We finally meet our main protagonist Mantoa in the next scene. She’s an eighty-something woman living alone in remote valley in Lesotho, which is a days trip from the nearest town. Her last son has passed away, so she’s now the last one left in her family. As a result, all she craves now is her own death, so she sets about planning her own funeral. Until her time comes, she carries on with the futility of her life, attending local community meetings and covering cracks in her mud floor. However, her patience is disrupted by news that the local government are planning to flood the area with the construction of a big dam. Not only does the dam disrupt the plans for her own burial, but it will also force the relocation of her buried family. As the main figure leading the resistance against the dam, she becomes more and more distanced from her community and religion. Her death isn’t a physical one, but a death from her community and cultural roots as the country ruthlessly pushes forward in the name of progress.

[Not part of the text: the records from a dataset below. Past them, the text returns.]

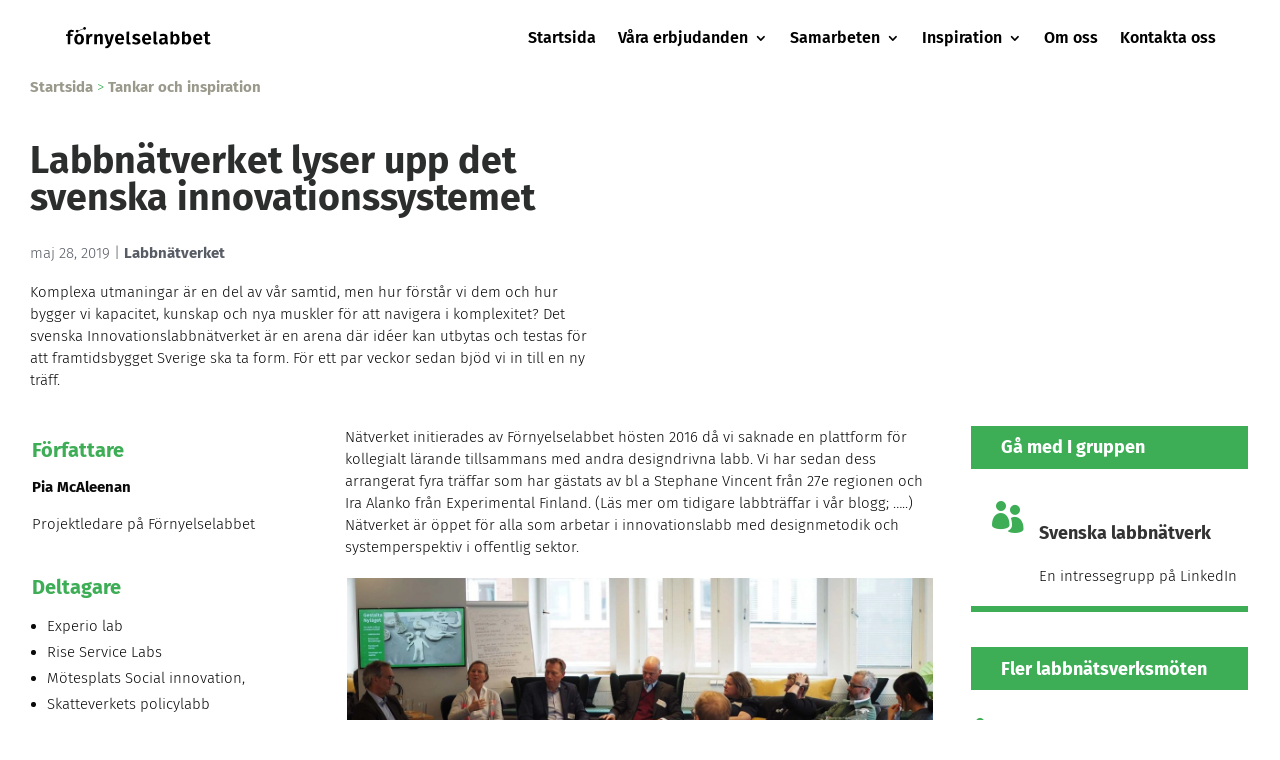

--- FILE ---
content_type: text/css; charset=utf-8
request_url: https://www.fornyelselabbet.se/wp-content/themes/MM_fornyelselabbet/style.css?ver=4.27.5
body_size: 59
content:
/*
 Theme Name:  FL Child Theme
 Theme URI:    https://millemyriades.fr
 Description:  Child Theme for Divi
 Author:       My Thorin
 Author URI:   https://millemyriades.fr
 Template:     Divi
 Version:      1.2.0
*/

/*****Add any custom CSS below this line*****/

--- FILE ---
content_type: image/svg+xml
request_url: https://www.fornyelselabbet.se/wp-content/uploads/2023/07/Fornyelslabbet-logony2023.svg
body_size: 2257
content:
<?xml version="1.0" encoding="UTF-8"?> <svg xmlns="http://www.w3.org/2000/svg" id="Layer_1" data-name="Layer 1" viewBox="0 0 531.7 78.67"><path d="m.2,26.17h5.9v-3.3c.1-7.1,3.8-11.4,10.8-12.4,4.2-.6,9.2.2,12.5,2.2-.9,2.1-1.7,4.2-2.6,6.2-2-.4-3.9-.9-5.8-1.1-3.2-.3-4.7,1.1-5,4.3-.1,1.3,0,2.5,0,4h8.8c-.4,2.4-.7,4.7-1.2,7h-7.7v29.9H5.9v-29.9H0c.2-2.2.2-4.6.2-6.9Z"></path><path d="m435.7,59.97c-.1.1-.2.1-.2.1-.2,1-.2,2.4-.7,2.8-.9.5-2.3.3-3.4.3h-5.3v-6.1c0-12.6.1-25.2.1-37.9,0-1.6.5-2.1,2-2.2,2.6-.1,5.2-.5,7.9-.9v13.1c.2.1.4.3.5.4.2-.4.4-.8.6-1.1,6.2-6,16.3-4.6,19.9,3.2,4.1,8.6,4.1,17.5-.6,26-3.8,6.8-12.6,8.7-18.6,4.3-.7-.6-1.4-1.3-2.2-2h0Zm.4-15v6.8c0,.6.2,1.4.5,1.8,1.6,2.3,3.9,3.5,6.8,3.2,2.7-.4,4.3-2.1,5-4.5,1.6-5.2,1.6-10.5,0-15.8-1-3.2-3.6-4.6-6.8-4.1-3,.5-5.6,3.5-5.6,6.3.1,2.2.1,4.3.1,6.3Z"></path><path d="m392.7,60.27c-.2.8-.4,1.8-.5,2.9h-8.7c0-.4-.1-.7-.1-1,0-14.4.1-28.7.1-43.2,0-1.3.3-1.7,1.6-1.8,2.7-.2,5.4-.5,8.3-.9v13.1c.2.1.4.3.5.4.2-.4.4-.8.6-1.1,6.1-5.9,16-4.7,19.7,2.8,4.3,8.7,4.4,17.8-.5,26.5-3.2,5.7-9.8,7.9-15.8,5.6-1.7-.8-3.3-2.2-5.2-3.3Zm.7-15.3v6.8c0,.5,0,1.2.4,1.6,1.5,2.3,3.6,3.6,6.4,3.4,2.5-.2,4.3-1.5,5.2-3.8,2.1-5.6,2.1-11.4.2-16.9-1-3-3.7-4.2-6.7-3.6-2.8.6-5.4,3.5-5.4,6.1-.1,2.2-.1,4.3-.1,6.4Z"></path><path d="m155.3,63.07c-3.4,1.2-3.8-1.2-4.4-3.3-3.2-10.6-6.6-21.3-9.9-31.9-.2-.5-.3-.9-.5-1.6,3.4,0,6.7,0,9.9.1.4,0,.8.7,1,1.2,2.2,8.7,4.2,17.6,6.4,26.3.2.6.4,1.3.9,2,2.5-9.8,5-19.6,7.6-29.5h10.4c-1.2,3.5-2.3,6.9-3.3,10.4-2.9,8.8-5.8,17.8-8.6,26.6-2.9,9.2-9.1,14.3-18.7,15.2-.3,0-.5.1-.8.1-.2,0-.4-.1-.5-.2-.4-2.3-.6-4.6-1-7,5.1-.8,9.5-2.7,11.5-8.4h0Z"></path><path d="m47.9,64.17c-10.3,0-16.9-6.5-17.6-17.4-.3-3.9.1-7.7,1.5-11.3,2.9-7.4,9.2-11,17-10.5,10.2.6,16,6.3,16.8,16.5.3,3.2.2,6.4-.5,9.4-1.9,8.6-8.2,13.3-17.2,13.3Zm7.9-19.6c-.5-2.6-.7-5.2-1.5-7.7-.9-3.1-3.1-4.5-6.1-4.5s-5.2,1.4-6.3,4.2c-1.8,5.2-1.8,10.5-.1,15.7,1,3.1,3.2,4.4,6.3,4.4s5.1-1.5,6-4.5c.9-2.4,1.1-5,1.7-7.6Z"></path><path d="m344,27.67c3.8-1.6,7.7-2.5,11.7-2.7,2.4-.1,4.9,0,7.3.5,6.1,1.1,9.4,5.1,9.5,11.4v14.7c0,1.1.1,2.1.3,3.2.1.6.4,1.5.8,1.7,1.9.9,1.4,2.3.8,3.7-.5,1.3-.9,2.6-1.3,4-3.8-.3-6.8-1.5-8.6-5.3-3.5,5-8.5,6-13.9,5.2-5.2-.7-8.6-4.4-9.3-9.7-.7-5.4,1.7-10.3,6.7-12.2,3-1.2,6.3-1.4,9.6-2,1.5-.3,3.2,0,4.8,0,1.2-4.9-.9-7.8-5.7-7.7-3,.1-6,.9-9,1.4-.5.1-.9.3-1.5.5-.7-2.4-1.4-4.4-2.2-6.7h0Zm18.7,18.5c-2.8-.5-6.4-.2-8.2.6-2.5,1.2-3.6,3.9-2.9,6.9.5,2.2,2.4,3.5,4.8,3.3,2.8-.2,6-2.4,6.2-4.5.2-2,.1-4.1.1-6.3Z"></path><path d="m113.9,63.07h-9.9V26.07h8.6c.3,1.4.5,2.7.9,4.7.7-.9,1.2-1.6,1.7-2.1,3.5-3.4,7.8-4.4,12.4-3.5,4.2.9,7.3,4.5,7.3,9.4.2,9.5.1,18.9.1,28.5h-10v-25.2c0-2,0-4.1-2.2-5-2.3-1-4.3-.2-6.1,1.4-1.8,1.6-2.9,3.5-2.8,6.2.2,7.4,0,14.9,0,22.6Z"></path><path d="m190.3,47.57c.2,7.1,5.3,10.7,12.2,8.6,1.9-.5,3.6-1.6,5.6-2.5,1.3,1.7,2.6,3.5,4,5.4-2.4,2.1-5,3.4-7.9,4.2-4.1,1.1-8.1,1.2-12.2.1-4.8-1.3-8.2-4.2-10.1-8.7-2.9-6.8-2.8-13.8.2-20.5,3.2-7.2,9.9-10.5,18.3-9.1,6.8,1.1,11.8,6.3,12.7,13.7.3,2.3.2,4.7.4,6.9.1,1.4-.5,1.8-1.8,1.8-6.5-.1-13,0-19.5,0-.7.1-1.3.1-1.9.1Zm13.3-6.4c-.2-3.4-.2-6.7-3.3-8.6-2.2-1.4-4.5-1.4-6.7.1-3,2-3.1,5.2-3.5,8.5h13.5Z"></path><path d="m312.5,47.67h-22.7c-.4,5.9,4.1,10,10.1,8.9,2.5-.5,5-1.7,7.8-2.7,1.1,1.4,2.4,3.2,4,5.3-1.7,1-3.2,2.1-4.9,2.9-5,2.4-10.5,2.7-15.8,1.2-5.4-1.5-8.8-5.2-10.5-10.5-1.9-6-1.8-12.1.6-17.9,2.8-6.8,8.9-10.5,16-10.1,8.7.5,13.5,5.6,15.2,12.5.6,3.2.7,7.4.2,10.4h0Zm-9.6-6.5c-.2-3.4-.2-6.7-3.3-8.6-2.2-1.3-4.5-1.4-6.7.2-2.9,2-3.2,5.2-3.4,8.5,4.6-.1,8.9-.1,13.4-.1Z"></path><path d="m477.3,47.57c.2,7.2,5.3,10.8,12.2,8.7,1.9-.6,3.6-1.6,5.6-2.5,1.3,1.7,2.6,3.5,4.1,5.4-3.4,2.8-7.2,4.6-11.4,4.9-2.6.2-5.2.1-7.8-.4-5.4-1-9.3-4.2-11.3-9.4-2.7-6.9-2.5-14,.7-20.7s9.6-9.6,17.8-8.5c6.4.8,11.4,5.5,12.8,12.3.7,3.2.9,6.6.4,10.1-7.9.1-15.4.1-23.1.1h0Zm13.2-6.4c0-3.2-.2-6.4-3-8.4-2.1-1.4-4.6-1.5-6.8-.2-3.1,2-3.2,5.2-3.6,8.6h13.4Z"></path><path d="m242.1,58.67c1.5-1.7,3.2-3.5,4.8-5.4,2.8,2,5.7,3.5,9.1,3.5,1.6,0,3.2-.3,4.7-.7,1.4-.5,2.2-1.6,2.3-3.2,0-1.5-.6-2.8-2-3.3-1.9-.8-4-1.4-5.9-2.2-2.4-1-5-1.8-7.2-3.3-5.5-4-5.4-11.9,0-16,3-2.3,6.5-3.2,10.2-3.2,5.1-.1,9.9,1.1,14.1,4.5-1.3,1.9-2.5,3.7-3.6,5.3-2.7-.9-5.2-1.8-7.8-2.4-1.4-.3-2.9-.1-4.2.3-1.3.3-2.3,1.2-2.4,2.6-.1,1.4.5,2.5,1.8,3.1,2.3.9,4.6,1.6,6.8,2.5,1.6.6,3.3,1.3,5,2,7.5,3.5,7.6,14,.7,18.5-7,4.6-19.6,3.6-25.8-2.1-.4,0-.4-.2-.6-.5h0Z"></path><path d="m520.6,33.07v18.5c0,4.1,2.3,5.6,6.1,4.1.5-.2,1.1-.5,1.7-.7,1,1.8,2,3.6,2.9,5.3.2.3.3.6.4.9-4.1,3.3-12.2,4-16.4,1.3-3.6-2.3-4.7-6-4.8-10.1-.1-5.7,0-11.4,0-17.1v-2h-5.4v-7.1h5.4v-8.1c3.3-.5,6.6-.8,10.1-1.3v9.4h8.5c-.4,2.4-.6,4.7-1,7-2.6-.1-5-.1-7.5-.1Z"></path><path d="m331.1,16.17v9.6c0,5.4-.1,10.8-.1,16.1,0,3.5,0,7.1-.1,10.6,0,3.4.5,3.9,4.1,3.4.6,2.3,1.4,4.5,2,6.9-4.1,1.4-8,2.1-11.9-.2-3.1-1.7-4-4.7-4.1-7.9-.1-2.5,0-5,0-7.5,0-9.5.1-19,.1-28.5,0-1.4.4-1.8,1.7-1.9,2.7.1,5.3-.3,8.3-.6Z"></path><path d="m221.8,17.37c3.5-.4,6.7-.7,10-1.1v2.7c0,11.2-.1,22.4-.1,33.5,0,3.8.2,4,4.1,3.7.6,2.3,1.3,4.5,2,6.9-3.7,1.4-7.4,1.9-11,.4-3.1-1.3-4.7-3.9-4.9-7-.3-5-.2-10.1-.2-15.1,0-6.8.1-13.7.1-20.5v-3.5h0Z"></path><path d="m74.5,63.07V26.27h8.6c.3,2.1.5,4.1.9,6.6,1.3-2.9,2.7-5.1,5.2-6.6,2.5-1.4,5.2-1.4,8.2-.5-.5,3.2-1.1,6.3-1.6,9.5-1.4-.1-2.6-.3-3.9-.3-2,0-3.7.9-4.8,2.5-1.6,2.4-2.6,5.1-2.6,8.1v17.6c-3.4-.1-6.6-.1-10-.1Z"></path><path d="m45.1,12.77c5.8-2.2,11.4-4.3,17.1-6.5.8-.3,1.1-.6,1.1-1.5.1-2.5,1.7-4.4,4.1-4.7,2.4-.4,4.7.9,5.5,3.1.8,2.3,0,4.7-2,5.9-2,1.2-4.7,1-6.2-.7-.7-.7-1.2-.7-2-.4-5.3,2-10.5,4.1-15.9,6-.8.3-1.2.6-1.3,1.6-.1,2.3-1.8,4.2-3.9,4.5-2.6.4-4.9-.8-5.7-3.1-.8-2.3,0-4.7,2-5.9,1.9-1.2,4.5-.9,6.1.6.4.3.7.7,1.1,1.1Z"></path></svg> 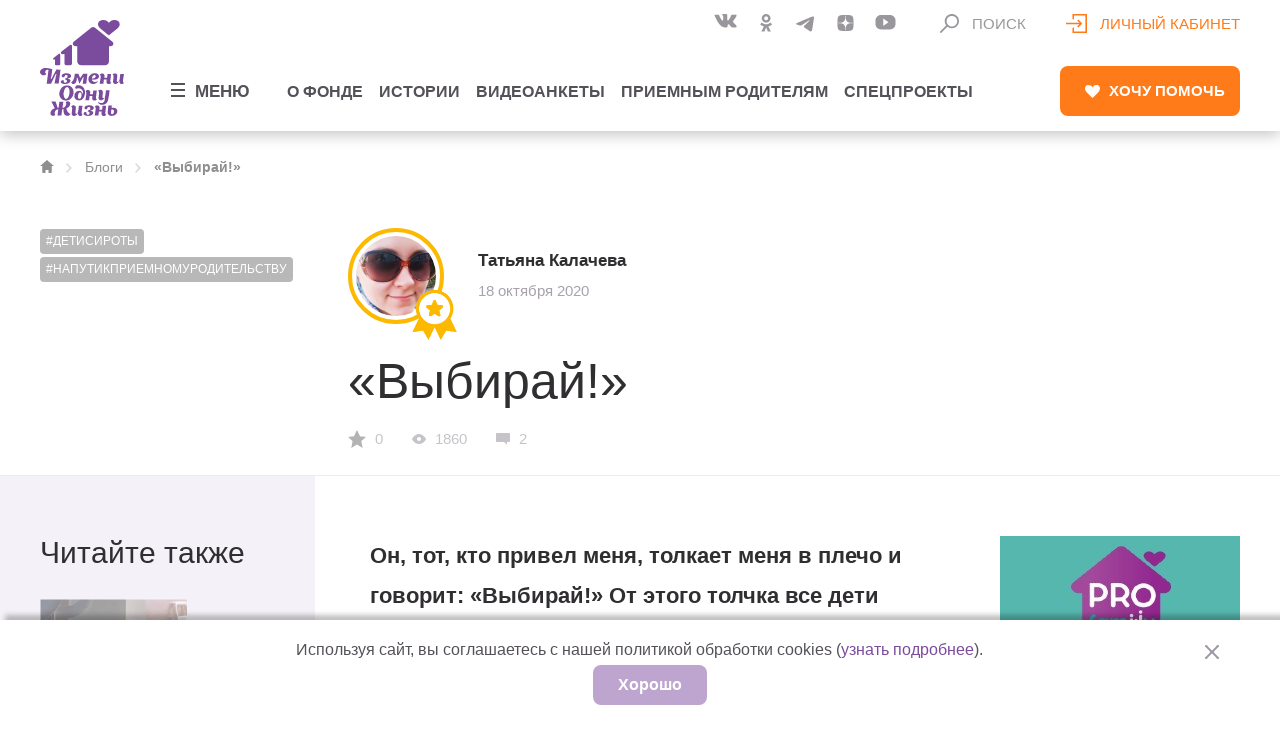

--- FILE ---
content_type: image/svg+xml
request_url: https://cdn.changeonelife.ru/content/themes/col/assets/img/svg/comments-dot.svg
body_size: 196
content:
<svg xmlns="http://www.w3.org/2000/svg" width="35" height="6" viewBox="0 0 35 6">
  <defs>
    <style>
      .cls-1 {
        fill: #fff;
      }

      .cls-1, .cls-2 {
        opacity: 0.3;
      }

      .cls-2 {
        fill: #7b4b9e;
      }
    </style>
  </defs>
  <circle class="cls-2" cx="3" cy="3" r="3"/>
</svg>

The narrative is sparse, but the look and feel of the film is incredibly rich. One way Mosese adds a unique richness is through his use of a taller 1:33:1 aspect ratio which gives the picture slightly more height. The extra vertical space allows the sky to dominate every image by taking up almost half of the screen for each landscape shot. In contrast, the people in the community are largely confined to the bottom third of each landscape shot. This framing adds power to the sky and nature, and diminishes the significance of the people below. Their lives and the things they do, such as building dams, are impermanent compared to the eternal nature of the sky (and heaven?). The taller aspect ratio therefore enforces the futility of not just Mantoa, but the futility of humanity as a whole.

The futility of humanity is enforced by the feeling generated by the films’ soundtrack. Firstly, listen to the trailer for this film without watching it. It sounds like a horror film. There’s the unique muffled bursts of the lesiba combined with a horror 101 mix of piano notes, scratchy strings, and ascending voices. This soundscape plays throughout the film to viscerally convey the confusion, anger, and sadness that Mantoa feels on her quest to join her dead family. But the sounds used in horror films also signifies the presence of the spiritual realm. Just as the taller aspect ratio gives more power to the sky and nature at the expense of the significance of humanity, the soundtrack bolsters the dominance of the spiritual over the physical human bodies. It reminds us that we’re not in control of our own fate.

The unsettling opening, sparse narrative, and rich look and feel of the film make This is Not a Burial, It’s a Resurrection feel enigmatic. By the end, it feels like you’ve just watched a piece of art. You might have understood a bit of the film and felt its power and beauty, but you will finish it feeling that it’s full meaning is unattainable. It’s mystery is the mystery of life.